MemLoRA: Distilling Expert Adapters for On-Device Memory Systems
Bini, Massimo, Bohdal, Ondrej, Michieli, Umberto, Akata, Zeynep, Ozay, Mete, Ceritli, Taha
Memory-augmented Large Language Models (LLMs) have demonstrated remarkable consistency during prolonged dialogues by storing relevant memories and incorporating them as context. Such memory-based personalization is also key in on-device settings that allow users to keep their conversations and data private. However, memory-augmented systems typically rely on LLMs that are too costly for local on-device deployment. Even though Small Language Models (SLMs) are more suitable for on-device inference than LLMs, they cannot achieve sufficient performance. Additionally, these LLM-based systems lack native visual capabilities, limiting their applicability in multimodal contexts. In this paper, we introduce (i) MemLoRA, a novel memory system that enables local deployment by equipping SLMs with specialized memory adapters, and (ii) its vision extension MemLoRA-V, which integrates small Vision-Language Models (SVLMs) to memory systems, enabling native visual understanding. Following knowledge distillation principles, each adapter is trained separately for specific memory operations$\unicode{x2013}$knowledge extraction, memory update, and memory-augmented generation. Equipped with memory adapters, small models enable accurate on-device memory operations without cloud dependency. On text-only operations, MemLoRA outperforms 10$\times$ larger baseline models (e.g., Gemma2-27B) and achieves performance comparable to 60$\times$ larger models (e.g., GPT-OSS-120B) on the LoCoMo benchmark.
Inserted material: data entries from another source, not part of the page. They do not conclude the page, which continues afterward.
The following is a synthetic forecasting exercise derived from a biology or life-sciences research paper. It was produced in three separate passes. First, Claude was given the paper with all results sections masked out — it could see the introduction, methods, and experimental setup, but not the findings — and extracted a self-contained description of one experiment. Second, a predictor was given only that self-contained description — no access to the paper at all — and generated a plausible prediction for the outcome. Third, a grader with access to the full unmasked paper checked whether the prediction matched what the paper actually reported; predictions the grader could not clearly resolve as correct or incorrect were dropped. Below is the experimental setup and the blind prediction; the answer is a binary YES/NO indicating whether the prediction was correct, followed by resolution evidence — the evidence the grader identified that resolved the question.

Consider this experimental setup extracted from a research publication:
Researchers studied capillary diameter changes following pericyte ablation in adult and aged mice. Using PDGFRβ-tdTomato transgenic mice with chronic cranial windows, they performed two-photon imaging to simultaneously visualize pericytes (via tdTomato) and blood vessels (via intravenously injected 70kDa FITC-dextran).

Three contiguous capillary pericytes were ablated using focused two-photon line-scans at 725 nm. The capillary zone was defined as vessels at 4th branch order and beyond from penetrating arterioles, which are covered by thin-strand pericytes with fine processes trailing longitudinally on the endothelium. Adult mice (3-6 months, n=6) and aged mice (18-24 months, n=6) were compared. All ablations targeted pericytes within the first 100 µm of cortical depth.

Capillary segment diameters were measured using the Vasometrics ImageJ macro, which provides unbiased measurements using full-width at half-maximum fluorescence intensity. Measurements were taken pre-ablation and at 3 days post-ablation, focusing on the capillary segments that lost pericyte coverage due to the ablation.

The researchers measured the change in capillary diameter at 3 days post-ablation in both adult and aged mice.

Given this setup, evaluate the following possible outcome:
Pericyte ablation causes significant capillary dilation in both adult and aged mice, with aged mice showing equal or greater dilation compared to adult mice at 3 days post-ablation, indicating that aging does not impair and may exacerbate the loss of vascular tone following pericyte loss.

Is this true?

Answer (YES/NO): YES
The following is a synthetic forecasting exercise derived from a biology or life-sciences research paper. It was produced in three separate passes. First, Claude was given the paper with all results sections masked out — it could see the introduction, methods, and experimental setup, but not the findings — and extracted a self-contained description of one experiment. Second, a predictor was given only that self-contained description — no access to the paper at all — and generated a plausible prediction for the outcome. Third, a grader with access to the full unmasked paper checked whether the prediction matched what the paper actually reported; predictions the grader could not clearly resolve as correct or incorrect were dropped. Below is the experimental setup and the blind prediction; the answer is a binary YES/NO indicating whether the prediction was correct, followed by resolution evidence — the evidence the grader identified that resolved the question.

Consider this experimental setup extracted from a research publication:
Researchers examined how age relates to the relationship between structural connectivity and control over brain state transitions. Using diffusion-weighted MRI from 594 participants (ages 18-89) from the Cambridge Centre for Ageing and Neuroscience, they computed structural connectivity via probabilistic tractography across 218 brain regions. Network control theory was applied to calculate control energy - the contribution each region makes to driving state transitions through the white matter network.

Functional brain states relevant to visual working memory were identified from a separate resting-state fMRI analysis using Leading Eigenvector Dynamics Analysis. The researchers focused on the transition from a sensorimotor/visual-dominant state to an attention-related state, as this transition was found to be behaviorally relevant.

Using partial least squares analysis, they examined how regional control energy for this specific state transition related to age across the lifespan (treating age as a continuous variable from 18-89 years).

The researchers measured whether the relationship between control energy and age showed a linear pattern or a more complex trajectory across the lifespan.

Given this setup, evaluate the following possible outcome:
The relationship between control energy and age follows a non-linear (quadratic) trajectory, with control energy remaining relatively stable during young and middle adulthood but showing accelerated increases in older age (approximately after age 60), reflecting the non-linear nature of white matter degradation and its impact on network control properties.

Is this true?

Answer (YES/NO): NO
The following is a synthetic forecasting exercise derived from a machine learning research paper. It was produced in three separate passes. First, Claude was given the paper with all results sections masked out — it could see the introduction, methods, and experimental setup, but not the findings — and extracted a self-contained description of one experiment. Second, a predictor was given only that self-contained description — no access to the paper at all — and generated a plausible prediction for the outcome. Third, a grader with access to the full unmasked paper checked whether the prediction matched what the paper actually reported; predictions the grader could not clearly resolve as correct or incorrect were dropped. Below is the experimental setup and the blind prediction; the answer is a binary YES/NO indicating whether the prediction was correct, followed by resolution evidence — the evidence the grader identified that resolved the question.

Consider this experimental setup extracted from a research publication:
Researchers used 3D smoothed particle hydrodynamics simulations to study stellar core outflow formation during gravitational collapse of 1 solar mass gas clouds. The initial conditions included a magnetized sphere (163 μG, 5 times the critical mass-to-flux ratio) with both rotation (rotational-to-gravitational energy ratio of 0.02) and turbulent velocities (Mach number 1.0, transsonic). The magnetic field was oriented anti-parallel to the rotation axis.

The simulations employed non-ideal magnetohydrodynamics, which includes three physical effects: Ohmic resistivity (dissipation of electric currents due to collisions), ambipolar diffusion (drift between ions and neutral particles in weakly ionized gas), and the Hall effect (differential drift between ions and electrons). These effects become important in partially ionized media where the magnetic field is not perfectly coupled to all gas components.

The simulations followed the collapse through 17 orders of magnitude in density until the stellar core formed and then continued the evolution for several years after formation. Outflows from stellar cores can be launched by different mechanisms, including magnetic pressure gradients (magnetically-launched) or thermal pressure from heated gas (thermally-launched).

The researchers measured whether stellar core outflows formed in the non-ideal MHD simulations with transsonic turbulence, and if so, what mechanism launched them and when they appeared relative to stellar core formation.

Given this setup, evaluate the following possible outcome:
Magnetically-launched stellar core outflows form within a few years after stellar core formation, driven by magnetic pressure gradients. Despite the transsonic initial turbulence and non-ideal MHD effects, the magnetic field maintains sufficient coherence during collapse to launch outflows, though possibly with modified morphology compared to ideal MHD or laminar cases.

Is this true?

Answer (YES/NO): NO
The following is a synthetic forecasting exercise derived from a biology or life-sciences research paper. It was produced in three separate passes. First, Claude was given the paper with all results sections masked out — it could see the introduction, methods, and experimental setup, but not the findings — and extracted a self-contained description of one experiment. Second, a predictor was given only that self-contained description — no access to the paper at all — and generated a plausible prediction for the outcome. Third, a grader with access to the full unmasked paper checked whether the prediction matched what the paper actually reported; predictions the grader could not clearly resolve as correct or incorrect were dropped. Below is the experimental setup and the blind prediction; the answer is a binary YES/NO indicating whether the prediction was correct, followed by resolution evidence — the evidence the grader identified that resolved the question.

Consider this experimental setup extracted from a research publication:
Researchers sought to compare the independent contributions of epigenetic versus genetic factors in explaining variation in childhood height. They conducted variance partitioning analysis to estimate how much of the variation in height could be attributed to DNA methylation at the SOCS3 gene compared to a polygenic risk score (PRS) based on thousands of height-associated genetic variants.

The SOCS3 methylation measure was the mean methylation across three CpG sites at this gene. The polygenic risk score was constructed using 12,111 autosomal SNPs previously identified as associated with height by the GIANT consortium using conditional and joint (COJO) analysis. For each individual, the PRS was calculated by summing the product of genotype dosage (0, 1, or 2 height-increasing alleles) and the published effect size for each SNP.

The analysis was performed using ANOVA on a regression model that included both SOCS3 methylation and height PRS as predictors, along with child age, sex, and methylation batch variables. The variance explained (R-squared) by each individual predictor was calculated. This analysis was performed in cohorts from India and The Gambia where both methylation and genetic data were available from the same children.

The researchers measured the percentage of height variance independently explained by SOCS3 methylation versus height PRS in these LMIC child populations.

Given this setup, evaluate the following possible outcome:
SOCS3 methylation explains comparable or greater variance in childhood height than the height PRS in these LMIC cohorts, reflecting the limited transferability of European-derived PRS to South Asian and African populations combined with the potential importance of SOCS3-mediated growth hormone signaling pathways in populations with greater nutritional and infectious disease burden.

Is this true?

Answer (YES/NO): YES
To evaluate visual understanding operations instead, we extend LoCoMo with challenging Visual Question Answering tasks that require direct visual reasoning. On this, our VLM-integrated MemLoRA-V shows massive improvements over caption-based approaches (81.3 vs. 23.7 accuracy) while keeping strong performance in text-based tasks, demonstrating the efficacy of our method in multimodal contexts.